Format of the messages_to_detect_sentiment.txt file
This file describes input data for the sentiment analyzer for demo purposes.
Format: Text OR
Text\tKeyword comma separated list Text contains textual data in Russian for detecting sentiment \t – tab symbol Keyword comma separated list is a list of object synonyms to detect sentiment against.
Examples of detecting sentiment
The run_sentiment_engine.sh script will generate the following file: messages_to_detect_sentiment.out.
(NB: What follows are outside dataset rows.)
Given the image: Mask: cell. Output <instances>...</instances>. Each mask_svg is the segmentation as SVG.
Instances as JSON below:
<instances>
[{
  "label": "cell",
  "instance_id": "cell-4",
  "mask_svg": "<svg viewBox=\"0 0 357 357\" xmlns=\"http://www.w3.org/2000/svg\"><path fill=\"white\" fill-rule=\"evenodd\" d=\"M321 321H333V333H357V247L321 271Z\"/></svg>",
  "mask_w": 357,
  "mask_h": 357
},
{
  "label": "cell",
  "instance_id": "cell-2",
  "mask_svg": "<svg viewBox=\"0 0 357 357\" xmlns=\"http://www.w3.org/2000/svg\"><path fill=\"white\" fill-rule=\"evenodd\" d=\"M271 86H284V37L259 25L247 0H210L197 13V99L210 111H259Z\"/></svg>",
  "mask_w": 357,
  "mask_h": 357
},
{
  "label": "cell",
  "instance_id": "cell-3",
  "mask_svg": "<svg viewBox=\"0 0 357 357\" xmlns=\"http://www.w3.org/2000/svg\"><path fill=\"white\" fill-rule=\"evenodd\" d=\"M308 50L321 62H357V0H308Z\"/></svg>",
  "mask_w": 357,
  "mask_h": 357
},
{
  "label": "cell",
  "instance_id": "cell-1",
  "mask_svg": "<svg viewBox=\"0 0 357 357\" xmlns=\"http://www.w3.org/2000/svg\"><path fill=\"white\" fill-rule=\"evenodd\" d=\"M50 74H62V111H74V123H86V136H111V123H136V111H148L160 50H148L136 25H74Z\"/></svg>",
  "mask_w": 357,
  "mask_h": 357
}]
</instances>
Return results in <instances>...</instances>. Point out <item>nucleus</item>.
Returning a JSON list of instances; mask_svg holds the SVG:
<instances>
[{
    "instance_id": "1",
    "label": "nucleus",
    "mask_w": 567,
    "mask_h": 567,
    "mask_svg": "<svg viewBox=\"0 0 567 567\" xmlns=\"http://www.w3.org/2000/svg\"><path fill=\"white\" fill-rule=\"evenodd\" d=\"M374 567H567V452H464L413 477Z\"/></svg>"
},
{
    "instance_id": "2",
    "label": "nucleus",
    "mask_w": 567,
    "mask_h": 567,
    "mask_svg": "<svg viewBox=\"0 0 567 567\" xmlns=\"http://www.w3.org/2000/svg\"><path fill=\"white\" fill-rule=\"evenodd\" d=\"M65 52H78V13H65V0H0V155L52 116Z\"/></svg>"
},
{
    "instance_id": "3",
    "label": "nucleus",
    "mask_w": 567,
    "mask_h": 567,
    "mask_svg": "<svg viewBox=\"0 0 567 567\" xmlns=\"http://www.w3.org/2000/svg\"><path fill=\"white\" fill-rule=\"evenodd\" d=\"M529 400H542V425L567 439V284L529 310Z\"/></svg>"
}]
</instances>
For the following input file messages_to_detect_sentiment.txt: Мне понравился новый iPhone, но вот GalaxyS неудобный. iPhone (sentence: ”I liked new iPhone, but GalaxyS is unhandy” with the object described with the keyword ”iPhone”) This output gets generated: Мне понравился новый iPhone, но вот GalaxyS неудобный. iPhone [iphone] POSITIVE For the following input file messages_to_detect_sentiment.txt: Мне понравился новый iPhone, но вот GalaxyS неудобный. GalaxyS (same sentence, but with the object described with the keyword ”GalaxyS”) This output gets generated: Мне понравился новый iPhone, но вот GalaxyS неудобный. GalaxyS [galaxys] NEGATIVE
Examples of using the library from the Java code
public void testdetectPolarityOfText() throws Exception {
SentimentEngine sentimentEngine = new SentimentEngine(new
File("conf/sentiment-module.properties"));
sentimentEngine.setVerbose(true);
// variants of the same brand McCafe in Russian tweets
String synonyms[] = {"МсCafe", "maccafe", "маккафе", "\"мак кафе\"",
"маккафэ", "\"мак кафэ\""};
List<List<String>> synonymsList = new ArrayList<List<String>>();
for(String synonym: synonyms) {
List<String> curSynonym = new ArrayList<String>();
curSynonym.add(synonym);
synonymsList.add(curSynonym);
}
// tweet message: ”We were in McCafe today! Unbelievable tasty cakes,
but damn, they are so big!!”
SynonymSentiment synonymSentiment =
sentimentEngine.detectPolarityOfTextForSynonyms("ох сегодня
были в МакКафе! безумно вкусные пирожные, но блии н они ж гиганские!!",
synonymsList);
assertEquals(true, synonymSentiment.isSynonymFound());
assertEquals(Enumerations.Sentiment.POSITIVE,
synonymSentiment.getSentimentTag());
}
This test case should pass, i.e. the detected sentiment for a set of object synonyms is going to be POSITIVE.